Stored dataset entries |
===============

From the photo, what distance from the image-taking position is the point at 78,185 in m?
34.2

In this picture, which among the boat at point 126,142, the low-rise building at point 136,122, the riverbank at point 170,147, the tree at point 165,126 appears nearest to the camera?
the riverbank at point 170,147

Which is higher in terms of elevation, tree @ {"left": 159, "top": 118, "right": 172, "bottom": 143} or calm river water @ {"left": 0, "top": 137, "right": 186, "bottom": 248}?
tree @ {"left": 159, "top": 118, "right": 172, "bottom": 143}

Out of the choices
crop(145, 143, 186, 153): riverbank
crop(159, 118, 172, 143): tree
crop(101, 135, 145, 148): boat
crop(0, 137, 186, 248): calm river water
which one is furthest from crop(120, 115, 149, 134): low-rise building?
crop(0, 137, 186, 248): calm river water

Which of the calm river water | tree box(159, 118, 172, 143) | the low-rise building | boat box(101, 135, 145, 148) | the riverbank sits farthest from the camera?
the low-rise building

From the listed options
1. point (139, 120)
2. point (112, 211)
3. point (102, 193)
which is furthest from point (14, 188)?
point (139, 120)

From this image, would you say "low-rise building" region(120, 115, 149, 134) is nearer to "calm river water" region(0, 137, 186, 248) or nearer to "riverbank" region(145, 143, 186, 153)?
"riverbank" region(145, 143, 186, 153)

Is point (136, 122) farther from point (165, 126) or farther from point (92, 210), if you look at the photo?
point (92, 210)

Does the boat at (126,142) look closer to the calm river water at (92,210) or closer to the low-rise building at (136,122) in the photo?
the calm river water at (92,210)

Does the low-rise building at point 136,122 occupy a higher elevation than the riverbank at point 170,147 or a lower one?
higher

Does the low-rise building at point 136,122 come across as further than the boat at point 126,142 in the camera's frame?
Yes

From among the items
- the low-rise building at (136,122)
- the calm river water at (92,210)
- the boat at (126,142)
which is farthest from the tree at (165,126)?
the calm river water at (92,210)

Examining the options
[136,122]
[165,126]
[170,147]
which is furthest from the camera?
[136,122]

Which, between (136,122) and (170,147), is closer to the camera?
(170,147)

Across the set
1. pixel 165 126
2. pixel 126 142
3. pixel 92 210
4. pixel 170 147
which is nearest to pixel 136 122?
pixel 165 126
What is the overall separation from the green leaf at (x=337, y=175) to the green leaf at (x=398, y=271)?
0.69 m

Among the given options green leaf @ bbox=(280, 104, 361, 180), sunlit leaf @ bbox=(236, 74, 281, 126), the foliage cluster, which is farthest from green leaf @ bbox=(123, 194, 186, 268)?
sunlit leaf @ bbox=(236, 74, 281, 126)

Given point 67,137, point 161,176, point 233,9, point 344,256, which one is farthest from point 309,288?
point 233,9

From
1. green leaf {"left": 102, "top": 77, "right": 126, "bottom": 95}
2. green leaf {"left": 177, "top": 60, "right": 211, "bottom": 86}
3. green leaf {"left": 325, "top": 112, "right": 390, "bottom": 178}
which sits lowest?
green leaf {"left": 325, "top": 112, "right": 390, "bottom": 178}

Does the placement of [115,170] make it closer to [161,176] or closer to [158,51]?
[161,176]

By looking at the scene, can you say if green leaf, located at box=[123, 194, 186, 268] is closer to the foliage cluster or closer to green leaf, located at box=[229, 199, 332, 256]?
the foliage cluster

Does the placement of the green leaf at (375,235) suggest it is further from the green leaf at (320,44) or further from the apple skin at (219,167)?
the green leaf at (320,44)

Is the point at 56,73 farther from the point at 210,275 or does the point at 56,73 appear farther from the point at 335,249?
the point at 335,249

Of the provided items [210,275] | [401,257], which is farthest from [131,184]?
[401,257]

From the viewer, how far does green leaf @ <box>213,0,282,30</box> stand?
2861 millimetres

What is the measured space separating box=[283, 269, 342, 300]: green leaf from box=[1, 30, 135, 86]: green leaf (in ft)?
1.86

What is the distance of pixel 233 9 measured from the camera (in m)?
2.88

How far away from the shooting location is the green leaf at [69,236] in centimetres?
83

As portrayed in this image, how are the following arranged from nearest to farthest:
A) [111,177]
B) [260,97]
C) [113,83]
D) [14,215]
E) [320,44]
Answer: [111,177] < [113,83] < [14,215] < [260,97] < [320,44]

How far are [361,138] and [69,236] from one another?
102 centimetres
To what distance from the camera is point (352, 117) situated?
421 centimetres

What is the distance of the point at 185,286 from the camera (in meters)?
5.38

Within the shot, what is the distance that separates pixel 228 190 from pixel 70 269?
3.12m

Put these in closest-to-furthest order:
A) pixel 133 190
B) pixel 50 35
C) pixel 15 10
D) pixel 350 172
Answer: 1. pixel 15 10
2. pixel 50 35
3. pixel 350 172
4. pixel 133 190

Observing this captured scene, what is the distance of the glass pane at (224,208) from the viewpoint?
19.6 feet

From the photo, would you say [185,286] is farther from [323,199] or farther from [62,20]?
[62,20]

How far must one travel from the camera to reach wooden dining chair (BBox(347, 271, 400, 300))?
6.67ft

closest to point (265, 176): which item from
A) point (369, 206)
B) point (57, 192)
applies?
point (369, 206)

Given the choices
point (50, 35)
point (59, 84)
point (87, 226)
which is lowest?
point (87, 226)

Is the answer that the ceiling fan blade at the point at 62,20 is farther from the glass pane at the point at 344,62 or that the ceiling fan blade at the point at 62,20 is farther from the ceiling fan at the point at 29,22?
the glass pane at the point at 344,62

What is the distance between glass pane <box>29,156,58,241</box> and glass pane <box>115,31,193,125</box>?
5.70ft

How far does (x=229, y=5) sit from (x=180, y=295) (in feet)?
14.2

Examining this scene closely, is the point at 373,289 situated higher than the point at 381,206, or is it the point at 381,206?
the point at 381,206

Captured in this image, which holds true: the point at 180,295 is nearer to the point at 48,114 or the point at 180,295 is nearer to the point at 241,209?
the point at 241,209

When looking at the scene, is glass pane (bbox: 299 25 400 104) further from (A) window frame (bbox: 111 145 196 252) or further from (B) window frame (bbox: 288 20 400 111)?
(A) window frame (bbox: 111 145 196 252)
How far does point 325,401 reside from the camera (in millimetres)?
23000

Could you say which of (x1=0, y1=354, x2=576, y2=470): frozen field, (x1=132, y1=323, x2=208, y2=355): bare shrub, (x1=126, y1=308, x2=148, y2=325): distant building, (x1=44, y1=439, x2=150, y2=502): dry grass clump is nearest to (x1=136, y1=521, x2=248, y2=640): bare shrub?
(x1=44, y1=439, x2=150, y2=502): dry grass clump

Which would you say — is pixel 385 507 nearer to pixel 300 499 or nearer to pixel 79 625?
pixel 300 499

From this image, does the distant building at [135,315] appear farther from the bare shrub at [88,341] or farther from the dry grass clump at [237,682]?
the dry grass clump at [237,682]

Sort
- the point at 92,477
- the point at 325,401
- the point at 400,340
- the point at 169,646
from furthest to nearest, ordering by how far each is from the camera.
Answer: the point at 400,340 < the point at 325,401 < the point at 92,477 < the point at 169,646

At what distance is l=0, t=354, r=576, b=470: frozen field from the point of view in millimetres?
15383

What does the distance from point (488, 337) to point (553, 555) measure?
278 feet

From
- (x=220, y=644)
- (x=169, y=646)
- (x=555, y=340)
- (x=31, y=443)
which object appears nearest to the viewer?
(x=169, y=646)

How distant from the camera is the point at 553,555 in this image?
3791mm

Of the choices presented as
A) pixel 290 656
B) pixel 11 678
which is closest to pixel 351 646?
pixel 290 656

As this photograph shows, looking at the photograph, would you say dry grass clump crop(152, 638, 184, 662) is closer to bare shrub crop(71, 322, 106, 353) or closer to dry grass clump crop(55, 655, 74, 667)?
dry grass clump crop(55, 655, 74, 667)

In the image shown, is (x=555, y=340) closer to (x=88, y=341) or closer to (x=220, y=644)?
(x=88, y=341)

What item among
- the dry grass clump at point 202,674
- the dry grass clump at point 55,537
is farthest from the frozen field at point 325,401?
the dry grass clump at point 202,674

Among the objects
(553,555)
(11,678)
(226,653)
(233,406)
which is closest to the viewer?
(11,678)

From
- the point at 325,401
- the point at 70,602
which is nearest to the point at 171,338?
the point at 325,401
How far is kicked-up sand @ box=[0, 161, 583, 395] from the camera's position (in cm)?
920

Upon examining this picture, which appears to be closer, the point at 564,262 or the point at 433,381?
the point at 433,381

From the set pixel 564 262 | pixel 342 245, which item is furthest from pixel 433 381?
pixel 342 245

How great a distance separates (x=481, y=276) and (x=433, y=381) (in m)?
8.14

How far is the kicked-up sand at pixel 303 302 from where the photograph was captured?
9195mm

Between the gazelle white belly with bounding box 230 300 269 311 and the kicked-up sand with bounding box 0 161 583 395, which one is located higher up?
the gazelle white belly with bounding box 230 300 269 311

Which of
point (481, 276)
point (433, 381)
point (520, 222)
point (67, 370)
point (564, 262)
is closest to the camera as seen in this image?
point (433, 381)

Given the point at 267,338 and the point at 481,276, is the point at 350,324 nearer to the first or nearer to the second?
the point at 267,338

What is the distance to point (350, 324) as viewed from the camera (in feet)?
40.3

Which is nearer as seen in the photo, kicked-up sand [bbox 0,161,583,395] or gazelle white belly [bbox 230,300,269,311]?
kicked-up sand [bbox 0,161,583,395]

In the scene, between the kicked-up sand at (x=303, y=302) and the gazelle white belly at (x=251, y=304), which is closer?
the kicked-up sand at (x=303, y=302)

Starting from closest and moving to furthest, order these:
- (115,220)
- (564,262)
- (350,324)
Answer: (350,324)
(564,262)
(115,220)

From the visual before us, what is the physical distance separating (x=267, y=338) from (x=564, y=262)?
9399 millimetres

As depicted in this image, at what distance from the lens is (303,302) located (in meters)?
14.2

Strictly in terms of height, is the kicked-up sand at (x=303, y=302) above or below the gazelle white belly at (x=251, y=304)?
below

===============

Your goal |
Reproduce every line above without changes, from the line containing "Which is nearer" down to the final line of the stored dataset entries.

Written reply |
Which is nearer as seen in the photo, kicked-up sand [bbox 0,161,583,395] or gazelle white belly [bbox 230,300,269,311]?
kicked-up sand [bbox 0,161,583,395]

In the scene, between the kicked-up sand at (x=303, y=302) and the gazelle white belly at (x=251, y=304), which is closer?
the kicked-up sand at (x=303, y=302)

Starting from closest and moving to furthest, order these:
- (115,220)
- (564,262)
- (350,324)
Answer: (350,324)
(564,262)
(115,220)

From the visual before us, what is the physical distance separating (x=267, y=338) from (x=564, y=262)?
9399 millimetres

As depicted in this image, at what distance from the lens is (303,302) located (in meters)?
14.2

Strictly in terms of height, is the kicked-up sand at (x=303, y=302) above or below the gazelle white belly at (x=251, y=304)?
below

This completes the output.